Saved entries
◆ ◆ ◆ ◆ ◆
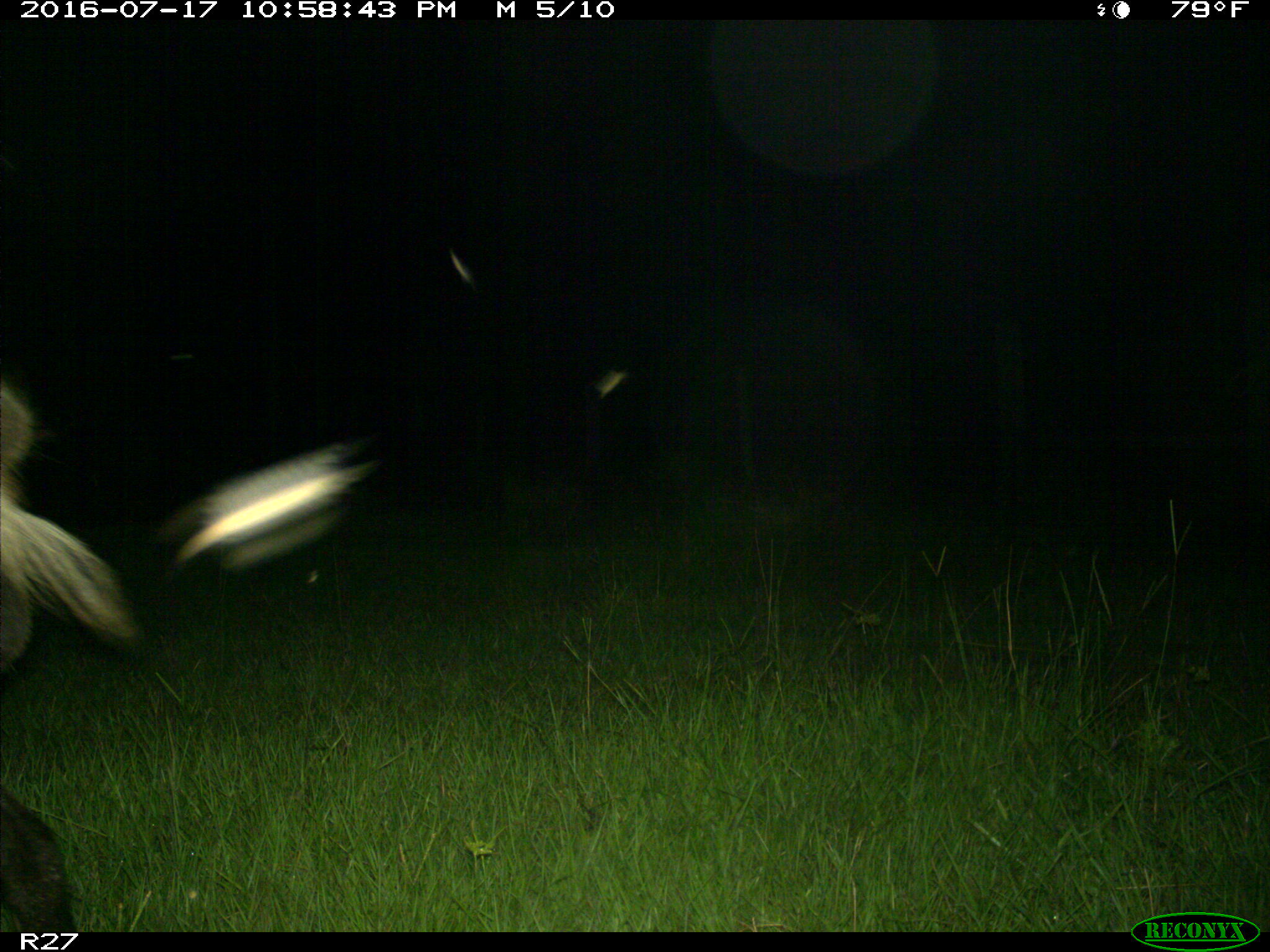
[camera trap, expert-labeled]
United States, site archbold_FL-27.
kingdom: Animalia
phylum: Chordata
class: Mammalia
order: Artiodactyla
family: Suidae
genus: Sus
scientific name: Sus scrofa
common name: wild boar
◆ ◆ ◆ ◆ ◆
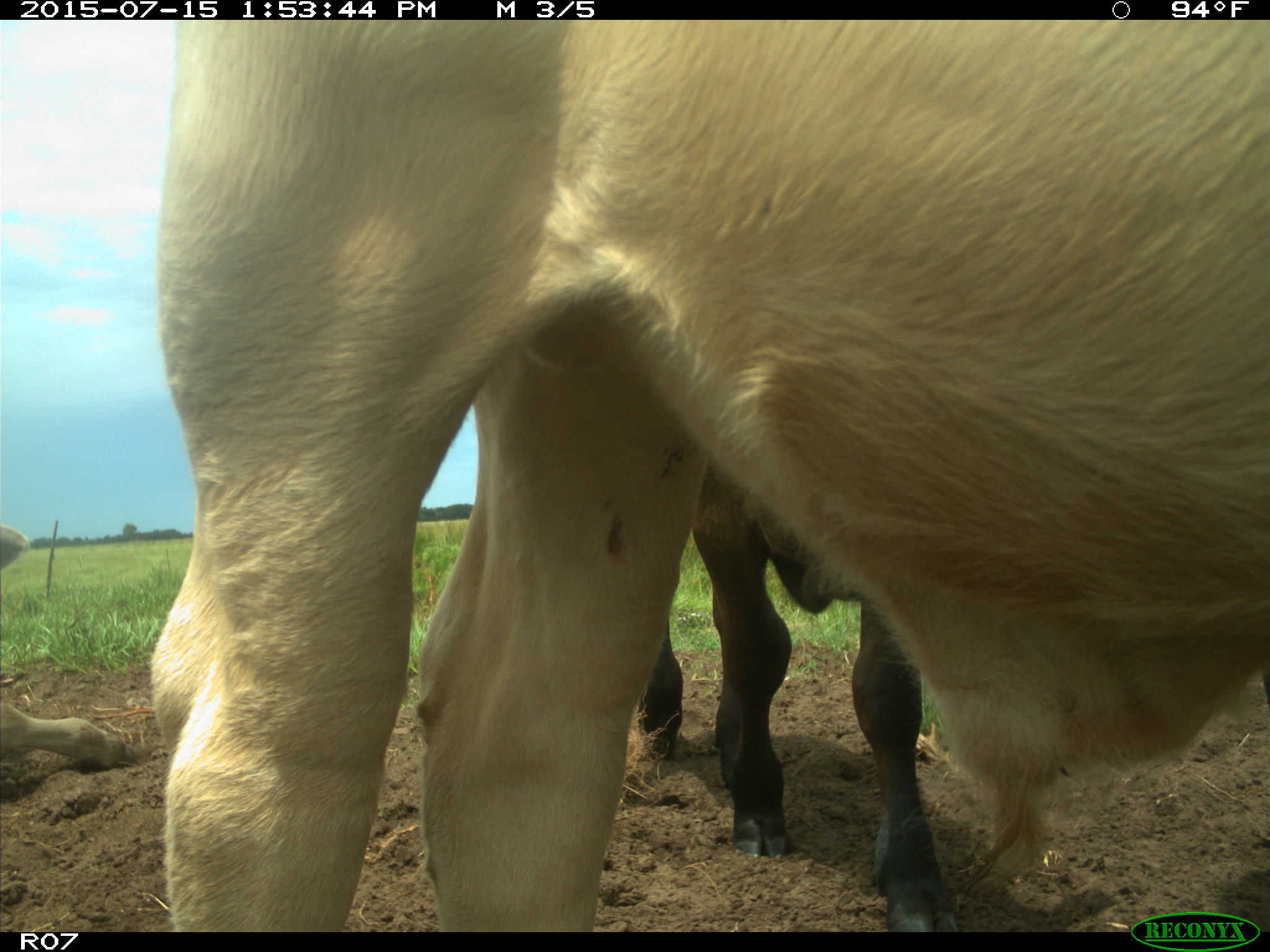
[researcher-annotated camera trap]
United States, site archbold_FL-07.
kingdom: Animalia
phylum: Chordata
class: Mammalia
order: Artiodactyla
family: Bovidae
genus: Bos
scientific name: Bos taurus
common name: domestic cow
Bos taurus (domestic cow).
◆ ◆ ◆ ◆ ◆
#### [Aim of the exercise]
How many lines above contain the word "United"? Answer with the number alone.

#### [Written answer]
2